Students jam it out

Kaysea Thomas

Kent State is brimming with musical talent. On a campus where instrument-carting students are found in every residence hall and on every choice patch of grass, a group of musicians who meet weekly in Risman Plaza for a communal jam session are looking to unite this wide variety of on-campus musicians.

For two years, this ever-changing and ever-growing group of music lovers has been joining together for a circle — not only including drums, but also guitars, vocals, percussion and even more obscure instruments, like kazoos, banjos and ukuleles.

Generally lasting from 8 p.m. to 11 p.m., the group tentatively meets on Tuesdays and attracts more and more onlookers and new participants during each session, said Amy Breedon, sophomore visual communication design major.

“This is a varied skill level kind of group,” said Breedon, a prominent member of the circle. “We have people who are just musical prodigies, and then we have people who come along, hula-hoop for a little while, hum along and clap.”

There are no prerequisites required to join; the circle includes people of all ages, majors and musical talent, and welcomes all types of music as well.

Following in the tradition of drum circles and spontaneous jams, the group does not predetermine the musical selection, and so the music a passerby may hear ranges from recognizable tunes to completely improvised music.

“We’ve had a lot of different circles where there’s been people twirling fire, dancing, singing backup vocals, singing crazy vocals [and] chanting,” said senior general studies major Matthew Beebe, one of the group’s founders.

Due to the diverse types of instruments included in the circle, different kinds of music are played as well.

“We discriminate against no certain genre,” said Breedon.

As an example, Breedon recalled having people “come along and just rap a song they’ve been working on in their head, and work that into the jam.”

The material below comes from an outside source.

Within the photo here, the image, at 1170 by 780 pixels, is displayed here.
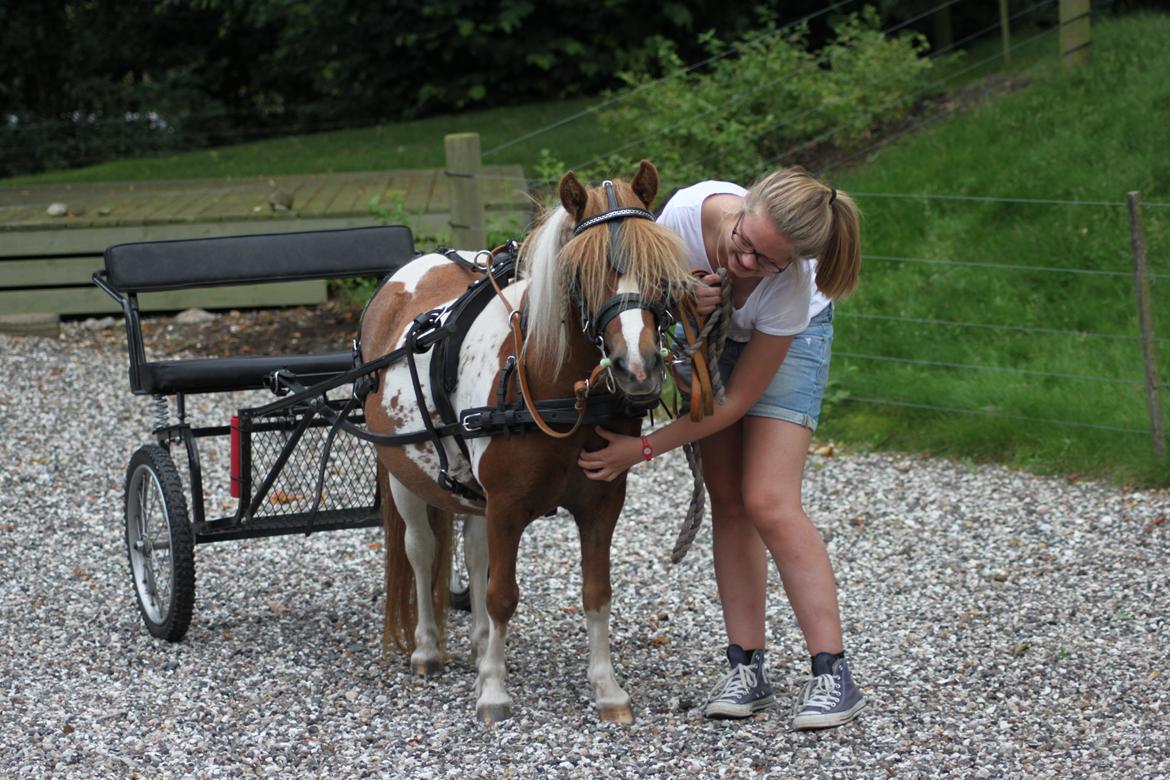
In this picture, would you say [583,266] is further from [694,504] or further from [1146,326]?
[1146,326]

This kind of spontaneity is encouraged.

“Every week I try to remember different lyrics that I like and sing them here at the circle,” said Beebe. “It’s like total freedom, so I don’t want to plan for it. It’s like with my band, I have everything structured; I know I do this four times, this five times, this whatever… out here, it’s just a free-for-all. Whatever I do, it doesn’t matter.”

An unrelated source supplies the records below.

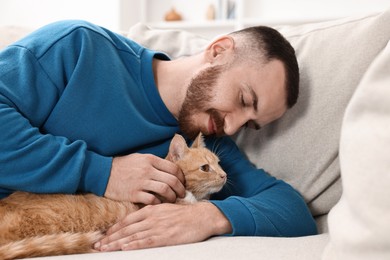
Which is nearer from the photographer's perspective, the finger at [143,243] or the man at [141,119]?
the finger at [143,243]

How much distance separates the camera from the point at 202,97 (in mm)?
1540

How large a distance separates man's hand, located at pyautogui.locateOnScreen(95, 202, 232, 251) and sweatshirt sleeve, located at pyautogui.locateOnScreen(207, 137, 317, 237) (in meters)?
0.05

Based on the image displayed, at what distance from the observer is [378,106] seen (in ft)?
2.16

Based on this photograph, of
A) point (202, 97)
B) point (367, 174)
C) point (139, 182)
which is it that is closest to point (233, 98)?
point (202, 97)

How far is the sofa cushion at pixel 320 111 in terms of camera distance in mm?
1436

While some look at the circle as a place for free expression, others look at it as a place to feel at home.

Breedon describes the circle members as being like family to her. She looks forward to their weekly meetings.

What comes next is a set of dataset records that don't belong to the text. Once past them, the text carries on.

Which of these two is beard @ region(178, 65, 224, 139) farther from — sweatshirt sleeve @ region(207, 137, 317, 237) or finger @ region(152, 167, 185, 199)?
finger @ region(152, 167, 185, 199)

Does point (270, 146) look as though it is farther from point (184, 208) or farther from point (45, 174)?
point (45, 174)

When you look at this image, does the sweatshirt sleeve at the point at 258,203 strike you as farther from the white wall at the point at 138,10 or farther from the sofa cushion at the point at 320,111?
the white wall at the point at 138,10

“I think of (the jam sessions) as therapeutic,” she said. “Once a week I can usually rely on something that will just make me so ecstatic and make me smile and leave me smiling for hours afterwards.”

While the group has grown each week, freshman biology major Annika Norton pointed out that she would like to see more than the “hippie” stereotype represented in the circle.

“I want to see everybody, more demographics,” Norton said.

The circle is always open to new people.

“Just join in anytime you want to, you know? Start yelling, ask for a drum, ask for an instrument,” Beebe said. “There’s always instruments sitting around, pick one up, or start dancing.”

While all current members of the circle hope the number of musicians involved will continue to grow in the future, Beebe brought the group’s original goal into perspective.

“The future is just music,” he said. “It’s always been about music, and that’s what we want to continue doing.”